Vous vouliez des nouvelles d’Alan Ball ? Après l’échec de sa nouvelle série Here and Now pour HBO, annulée au bout d’une saison, le créateur de Six Feet Under et True Blood est reparti vers le cinéma (il a aussi signé le scénario d’American Beauty d’ailleurs, si vous aviez zappé !). Pour Uncle Frank, son second long métrage en tant que réalisateur, Alan Ball est allé puiser au sein de sa propre histoire familiale : il rend hommage à un oncle qu’il n’a jamais connu et dont sa mère lui a parlé lorsqu’il est venu lui rendre visite pour lui faire son coming-out. Cette dernière lui a alors parlé de ce membre de la famille, déjà décédé à l’époque, et du « très bon ami » qu’il a perdu noyé dans les années 30. Uncle Frank est donc un hommage à cet homme qu’il aurait souhaité rencontrer et l’occasion de remettre en perspective la question de l’acceptation de l’homosexualité dans une famille conservatrice aux États-Unis, d’autant plus dans un état du sud, où cette orientation sexuelle était encore considérée comme une maladie dans les années 70.

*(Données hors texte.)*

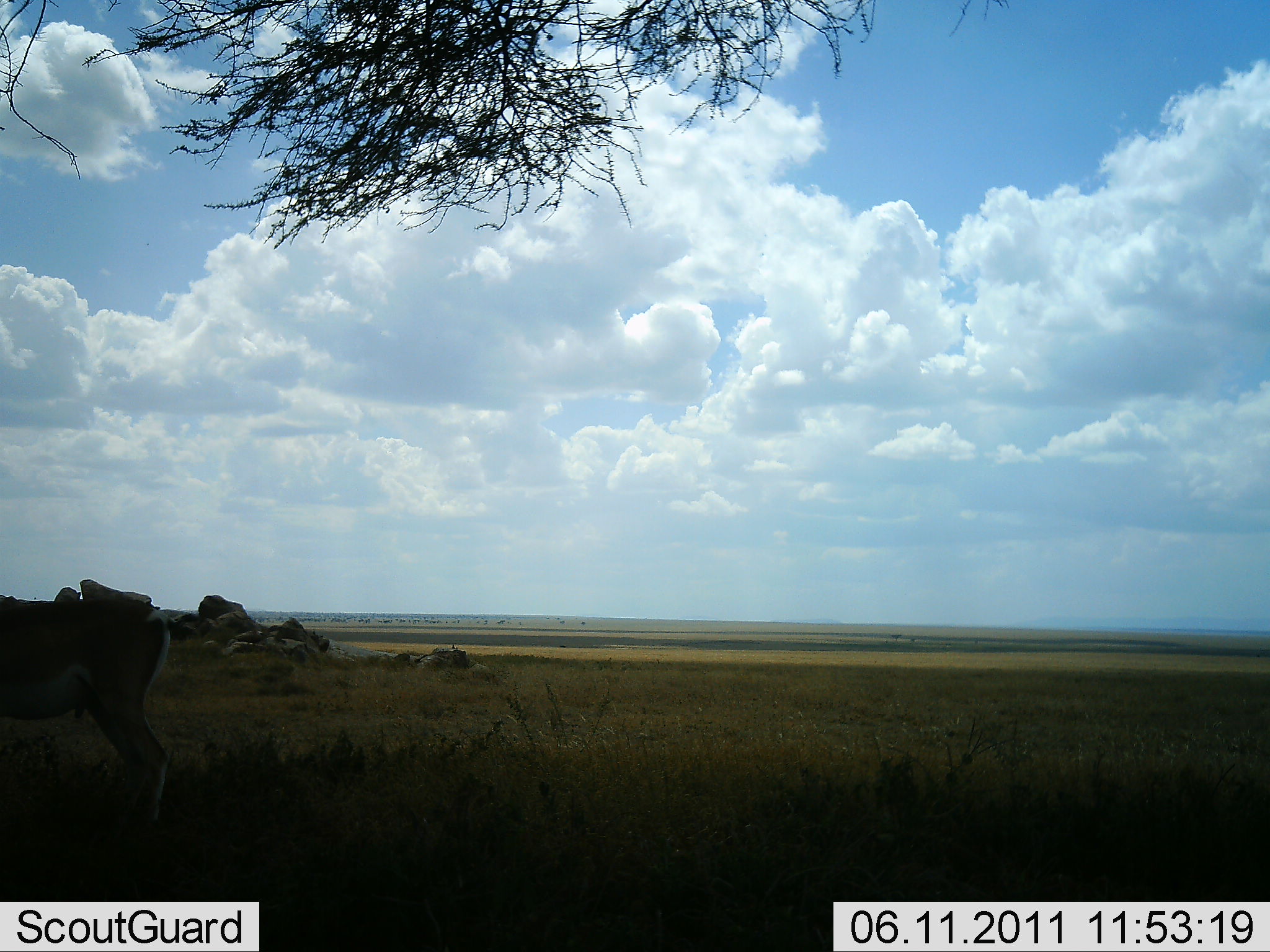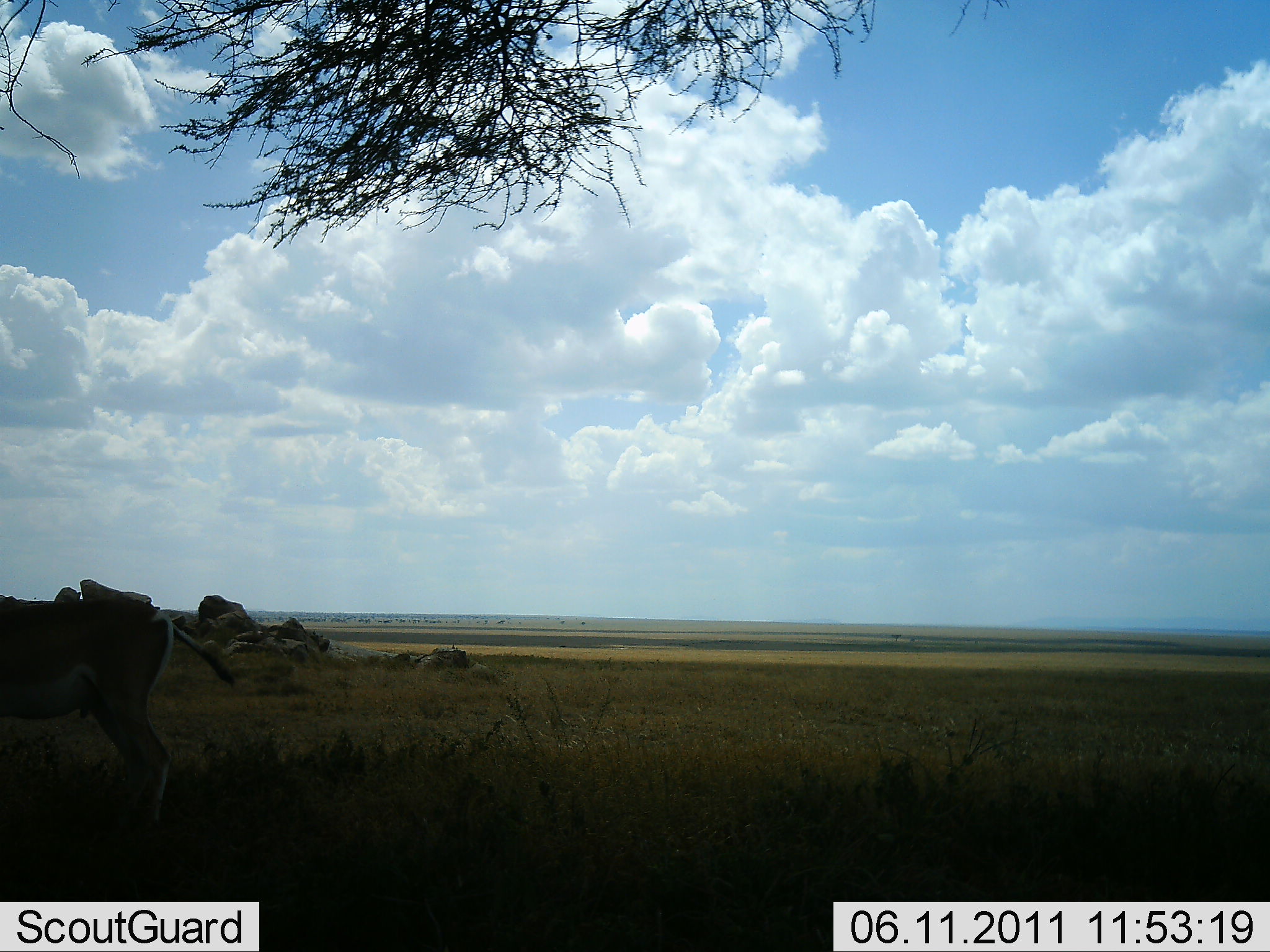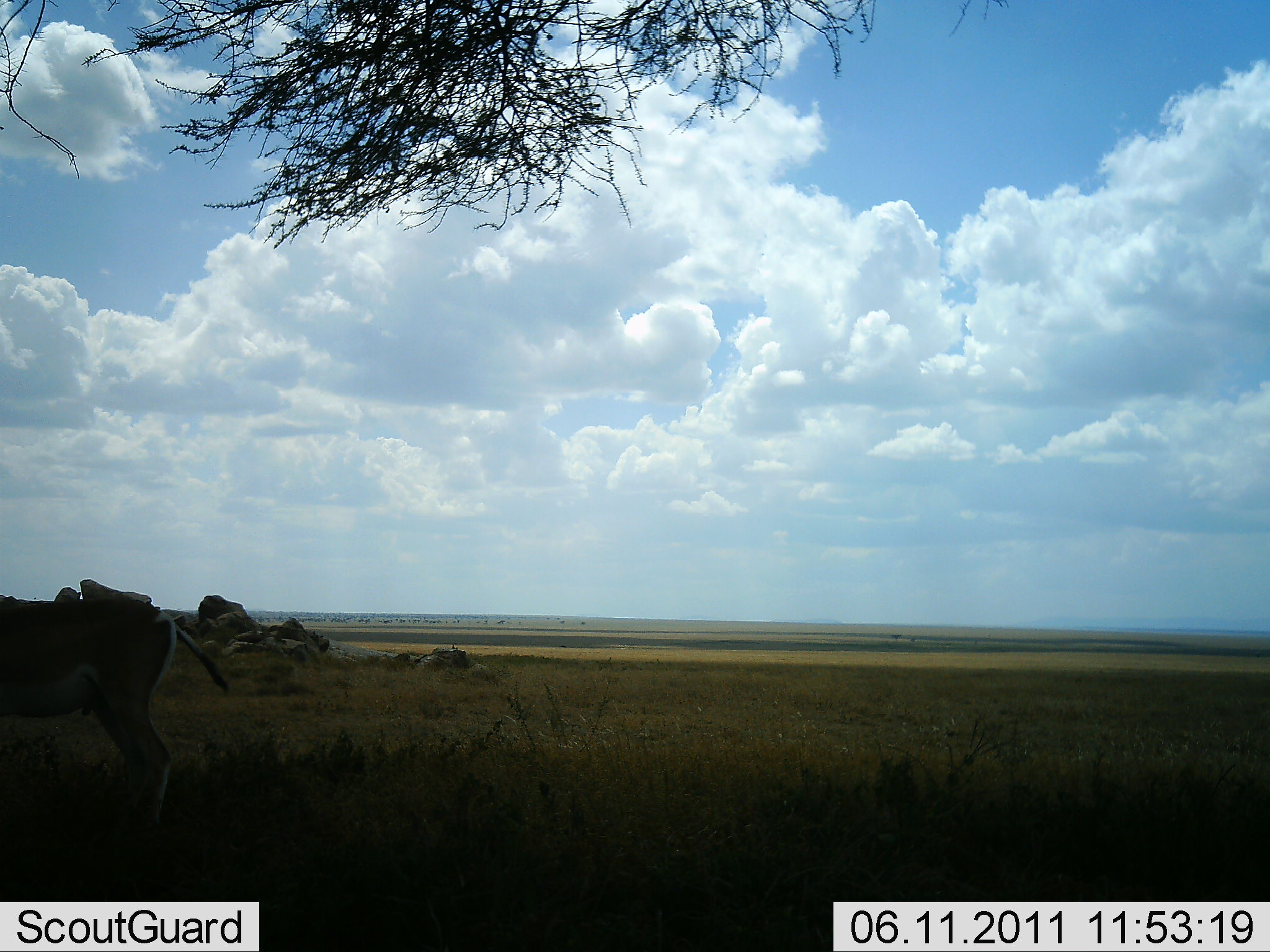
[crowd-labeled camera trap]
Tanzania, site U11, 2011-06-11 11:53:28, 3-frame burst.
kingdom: Animalia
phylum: Chordata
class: Mammalia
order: Artiodactyla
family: Bovidae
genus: Nanger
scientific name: Nanger granti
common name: grant's gazelle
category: gazellegrants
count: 1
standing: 90%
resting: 0%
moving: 10%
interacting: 0%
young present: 0%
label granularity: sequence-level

Alan Ball nous fait suivre la jeune Beth Bledsoe (Sophia Lillis), qui quitte sa campagne natale pour l’université de New York où enseigne son oncle Frank (Paul Bettany), professeur de littérature réputé. Tout ce qu’elle pensait connaître de son oncle vole en éclats le jour où elle découvre son homosexualité et sa relation avec Wally (Peter Macdissi), secrète depuis des années. Le jour de la mort du père de Frank, ce dernier est contraint de retourner auprès des siens et de se confronter à ses souvenirs, ses traumatismes et surtout… sa propre famille.

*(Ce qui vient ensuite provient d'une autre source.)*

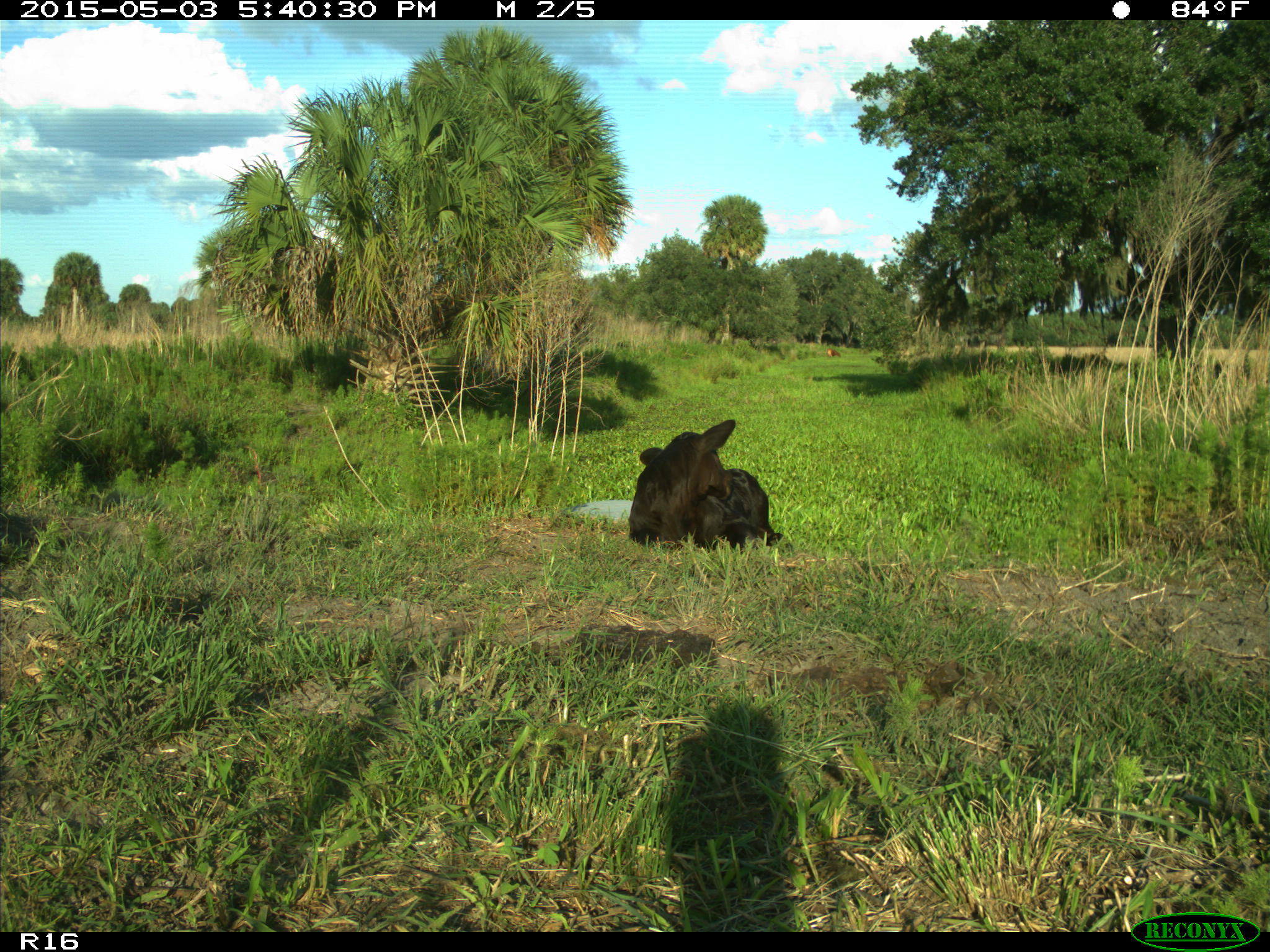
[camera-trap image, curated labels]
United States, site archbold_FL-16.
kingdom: Animalia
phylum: Chordata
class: Mammalia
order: Artiodactyla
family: Bovidae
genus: Bos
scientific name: Bos taurus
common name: domestic cow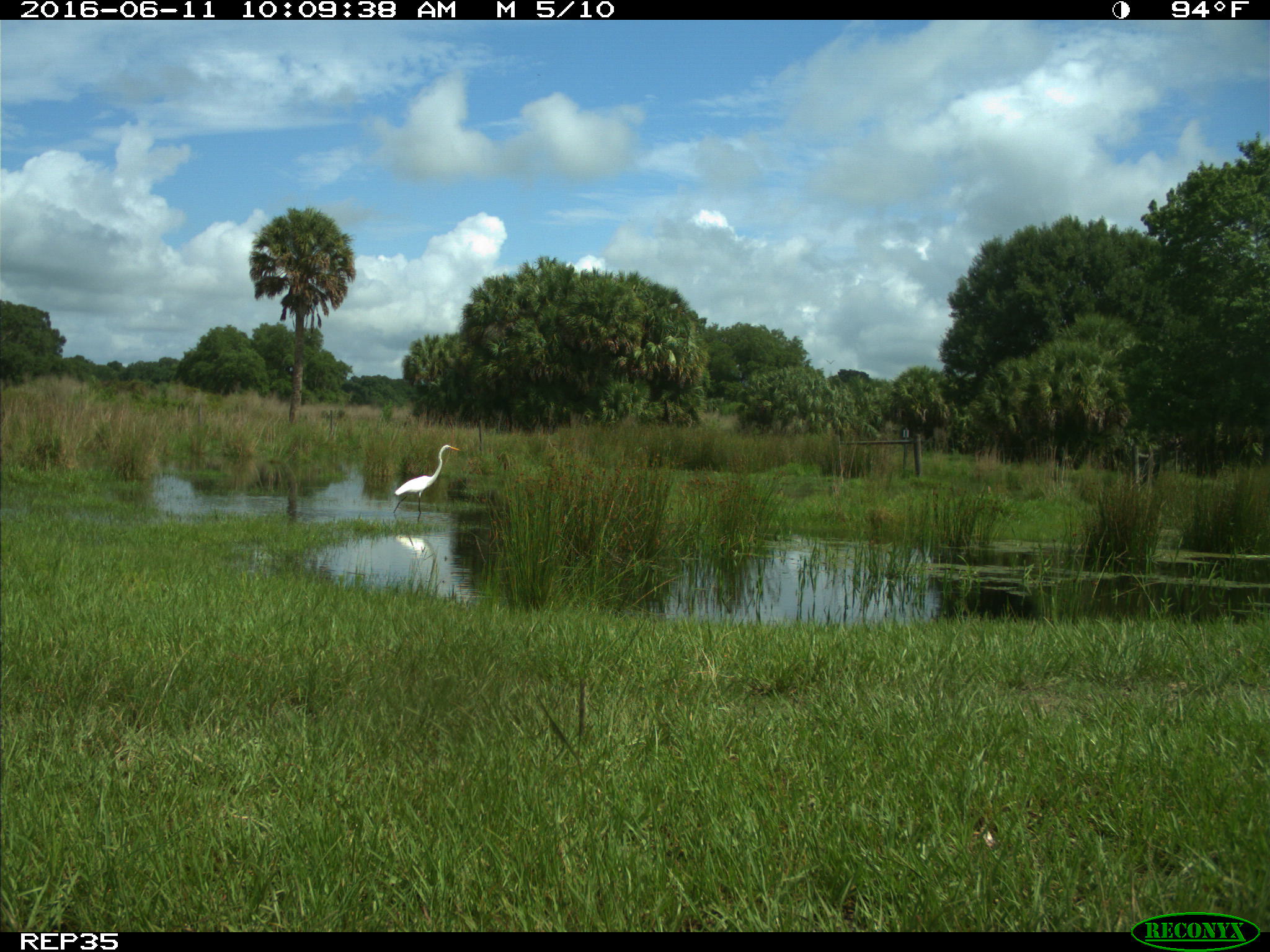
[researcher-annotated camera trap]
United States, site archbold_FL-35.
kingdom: Animalia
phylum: Chordata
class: Aves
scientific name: Aves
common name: birds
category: unidentified bird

Paul Bettany avec une moustache, oui.

Comment aborder le thème du coming out et de l’homosexualité avec suffisamment d’originalité à Hollywood quand on passe après une splendeur comme le Moonlight de Barry Jenkins ou le bonbon Love, Simon (et son spin-off en série Love, Victor), projet unique dans l’histoire des majors américaines ? Uncle Frank parvient ainsi à tirer son épingle du jeu et s’impose comme un petit coup de cœur dans cette compétition de la 46e édition du Festival de Deauville (en plus d’avoir eu le privilège de passer juste avant l’étron qu’est A Good Man de Marie-Castille Mention-Schaar).

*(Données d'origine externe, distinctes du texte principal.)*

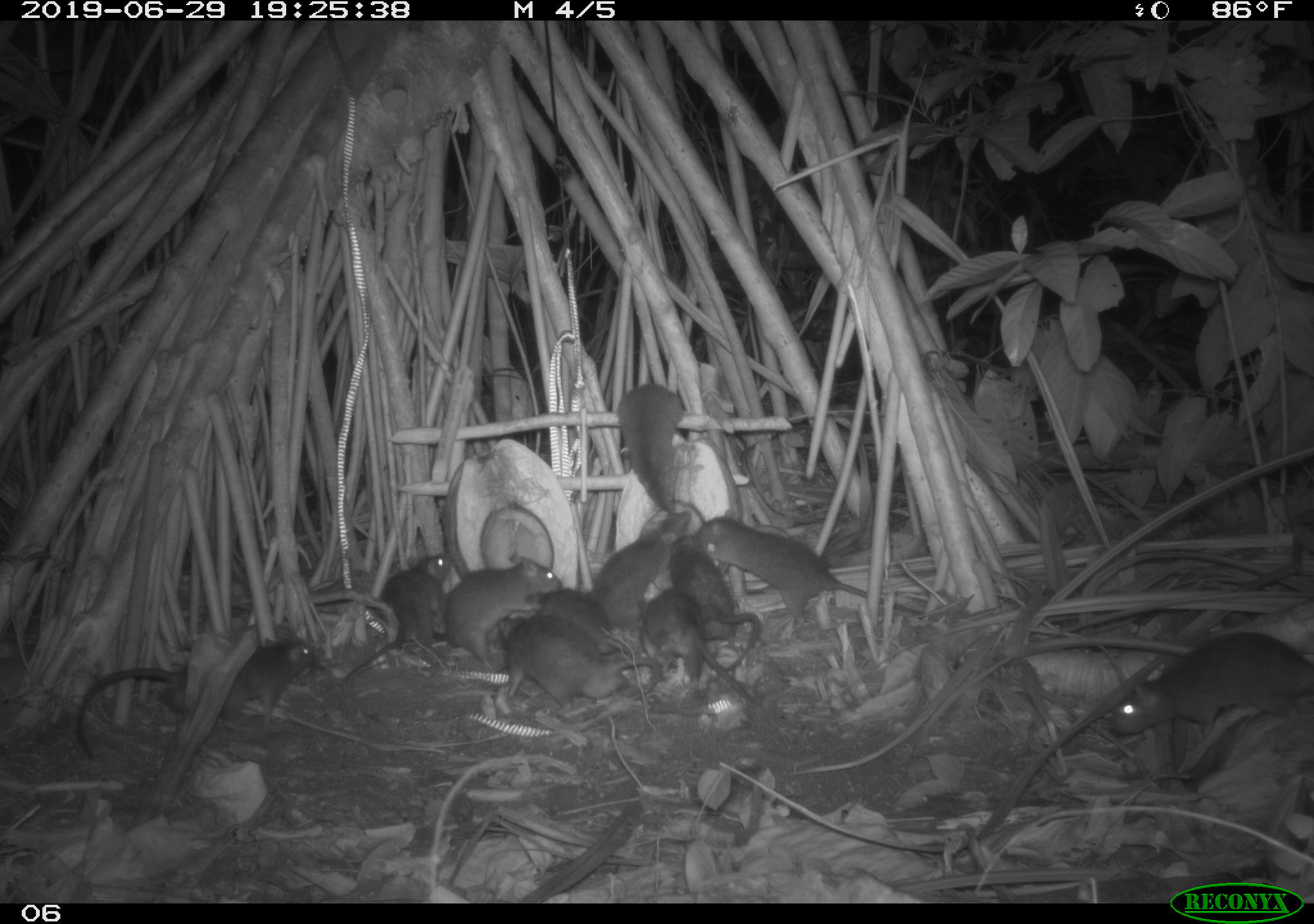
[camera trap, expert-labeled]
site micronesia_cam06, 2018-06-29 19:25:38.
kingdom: Animalia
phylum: Chordata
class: Mammalia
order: Rodentia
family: Muridae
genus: Rattus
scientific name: Rattus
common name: rat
Rat (Rattus).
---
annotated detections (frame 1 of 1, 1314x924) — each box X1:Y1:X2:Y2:
rat: 73:631:323:765; 695:508:931:625; 1102:628:1314:750; 498:612:664:714; 342:546:459:689; 436:550:565:678; 664:535:771:685; 637:590:756:708; 595:514:689:633; 617:381:690:520; 527:587:635:663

C’est en adoptant un ton particulièrement bienveillant qu’Uncle Frank montre son efficacité. La relation entre Beth et Frank dépasse la simple échelle familiale : dès les premières minutes du film, Beth assure la fonction de narratrice et indique au spectateur que son oncle est le seul adulte qui se soucie réellement d’elle et de son bien-être, le seul qui cherche à faire en sorte qu’elle s’élève intellectuellement, socialement et qu’elle se sorte de sa campagne profonde. La mise en scène s’emballe, sortant de sa teinte réaliste pour magnifier les échanges entre Beth et Frank, la caméra étant un peu plus virevoltante, les plans plus lumineux, volants. Cette relation est une petite bulle de bonheur pour Beth, tant son oncle lui apporte. Et c’est un plaisir pour le spectateur tant l’alchimie entre Sophia Lillis et Paul Bettany resplendit à l’écran. Si Frank adopte d’abord cette posture de mentor, c’est peu à peu Beth qui reprend cette position lorsque son oncle se voit contraint de revenir dans sa ville natale, rattrapé par ses démons.

Si la bienveillance extrême du film peut parfois se traduire par quelques excès de naïveté, elle se lie toutefois à un véritable sentiment d’authenticité dans l’écriture du scénario et des dialogues, qui dose savamment son humour dans le trio formé par Beth, Frank et Wally, mais aussi entre ces personnages et le reste de leur famille (parmi lesquels figurent Margo Martindale, mère de Frank et Judy Greer, sa belle sœur). Une naïveté aussi balayée par la façon dont Alan Ball adopte de manière explicite la question du coming-out et du cataclysme qu’il peut provoquer dans une famille aux valeurs conservatrices ou dans un état où l’homosexualité est encore pénalement répréhensible à l’époque à laquelle se déroule le film. Uncle Frank nous fait donc passer du rire aux larmes avec habileté, et l’accueil qu’il a reçu en fin de projection à Deauville pourrait faire de lui un bon prétendant pour le Prix du public !

Uncle Frank (ou Mon oncle Frank, si on en croit les sous-titres du film), d’Alan Ball. Avec Paul Bettany, Sophia Lilis et Peter MacDissi. Sortie française prévue sur Amazon Prime Video. Présenté en compétition lors du 46e Festival de Deauville.